A tasty dish from the Norfolk coast

Under the sea, just off Happisburgh, is the tip of Europe’s largest chalk reef, which covers an area of 321 km2 along the Norfolk coast from Weybourne to Happisburgh, a distance of 32 km. The reef, recognised internationally for its environmental significance, has been officially designated as a Marine Conservation Zone (MCZ). It is home to many species of marine fauna that are rarely seen elsewhere in the UK, including a newly discovered species of sponge.

For hundreds of years, a major contributor to the local economy has been the crab, whose sweet, delicate flavour and exquisite texture are due to the clean, chalky flint sea bed and shallow water. Muddy water and high pressure are conditions that mar the quality of crab meat. It’s a universally acknowledged fact that Norfolk crabs really are the best in the world.

Fair Maiden Shellfish, in Happisburgh, is a tiny traditional wet fish shop owned and run by Kirsty and Dean, who have long associations with the fishing trade.

Although there were no fishermen in his family, Dean became hooked on fishing at the age of thirteen, and it was an interest that never waned. As a boy, he’d go out to sea with the local fishermen, and from the time he left school to this day, Dean has earned his living through sea fishing. Throughout the year, Dean stocks Fair Maiden Shellfish with the freshest and finest quality seafood available.

The shop is managed by Dean’s partner, Kirsty, whose family is intimately connected with the fishing trade. Kirsty’s great-grandfather was a full-time fisherman, and his mother (Kirsty’s great-great-grandmother) sold fish from a horse and cart around Happisburgh and the neighbouring villages.

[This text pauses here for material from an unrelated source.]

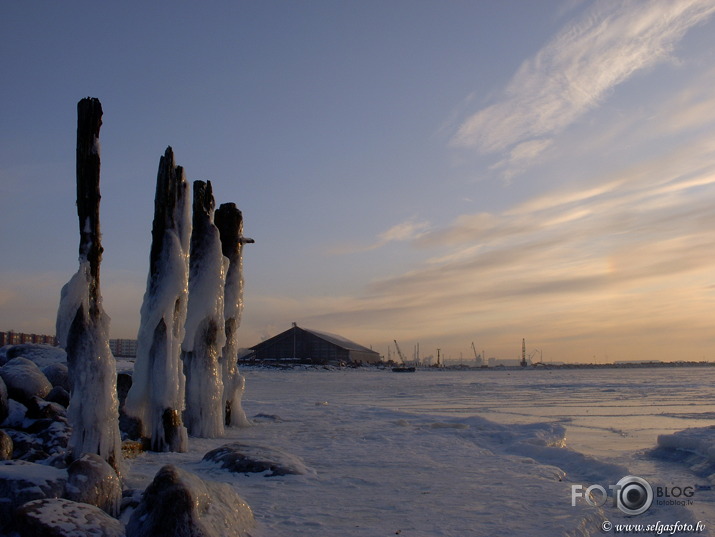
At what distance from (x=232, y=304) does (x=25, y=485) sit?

Fresh, seasonal fish is available all year round at Fair Maiden Shellfish: herring, skate, cod, haddock, mussels … “Everything has a season,” says Kirsty. And now that spring is in full swing, it’s crab and lobster season. A dressed crab or crab sandwich is a very important part of a Norfolk holiday, and when you’re staying at Boundary Stables, this beautiful food is brought to you directly from the North Sea to your very local fish shop.

So what else can you do with your crab or lobster? Kirsty enjoys seafood just as it is and prefers not to conceal the flavour in complex recipes. “It doesn’t need messing with,” she says. But if you’re partial to an accompanying sauce or a few herbs and spices, there are some lovely recipes to try out, like crab linguine with chilli and parsley:

• 400g cooked linguine
• 60 ml olive oil
• 1 red chilli, deseeded and chopped
• 2 garlic cloves, finely chopped
• 1 cooked crab (or 100g brown crabmeat and 200g white crabmeat)
• 75 ml white wine
• Squeeze of lemon
• Handful of chopped parsley (from the visitors’ herb garden at Boundary Stables)

• In a large pan, gently fry the chilli and garlic in ¾ of the oil.
• Turn up the heat and add the wine.
• Take off the heat and mash the brown crabmeat into the oil, garlic, and chilli.
• Add the cooked pasta and mix well.
• Mix in the white crabmeat and parsley.
• Add a squeeze of lemon and the remaining oil.